The nurse was still at the doorway.

‘Ativan,’ I said. ‘Two milligrams IV. And two of morphine.’

Mrs B still stared at me, her face remote and motiveless behind the mask. My arm was aching. Was I pressing the mask too hard? I eased up, fumbled with the broken cord, but the ends were too short to make a new one. Mrs B didn’t take her eyes off mine as the nurse reached for the port in the IV tubing. Just as the nurse’s fingers caught it she snatched her arm away.
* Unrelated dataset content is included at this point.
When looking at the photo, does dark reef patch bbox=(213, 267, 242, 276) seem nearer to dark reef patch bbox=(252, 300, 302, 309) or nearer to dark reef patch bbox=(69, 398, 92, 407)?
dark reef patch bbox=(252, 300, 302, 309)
‘No.’ The voice was a whisper.

‘I can’t then, Doctor,’ the nurse said.

‘What do you mean?’

‘I can’t force a patient. It would mean my licence.’

‘She’s going to die if she doesn’t keep that mask on.’

‘Then get psychiatry to declare her. But until then it’s her decision. We can’t make it for her.’

Psych wasn’t going to declare her. I knew that. It was her decision. I knew that. But I couldn’t let it end this way. Surely I could make her see.

‘Mrs B,’ I said finally, ‘is there any way we can make this easier for you?’

‘How about a bucket?’ said the nurse.

My expression must have required explanation.

‘A face tent, they call them. It’s open at the top. It works for claustrophobia. Do you want me to call respiratory?’

‘Please.’

***

The respiratory tech arrived after an interminable period during which Mrs B refused again and again to wear the mask. Eventually we found a compromise. She would hold it a few inches below her chin. It bumped the pulse-ox to eighty-eight per cent. But her respiratory rate continued to climb. I couldn’t tell if it was anxiety or hypoxia. A blood gas would have told me, but I was reluctant to try. I didn’t know what I would do with the information. When the tech arrived and fitted her with the bucket, I stood at the door watching. It seemed to be doing something.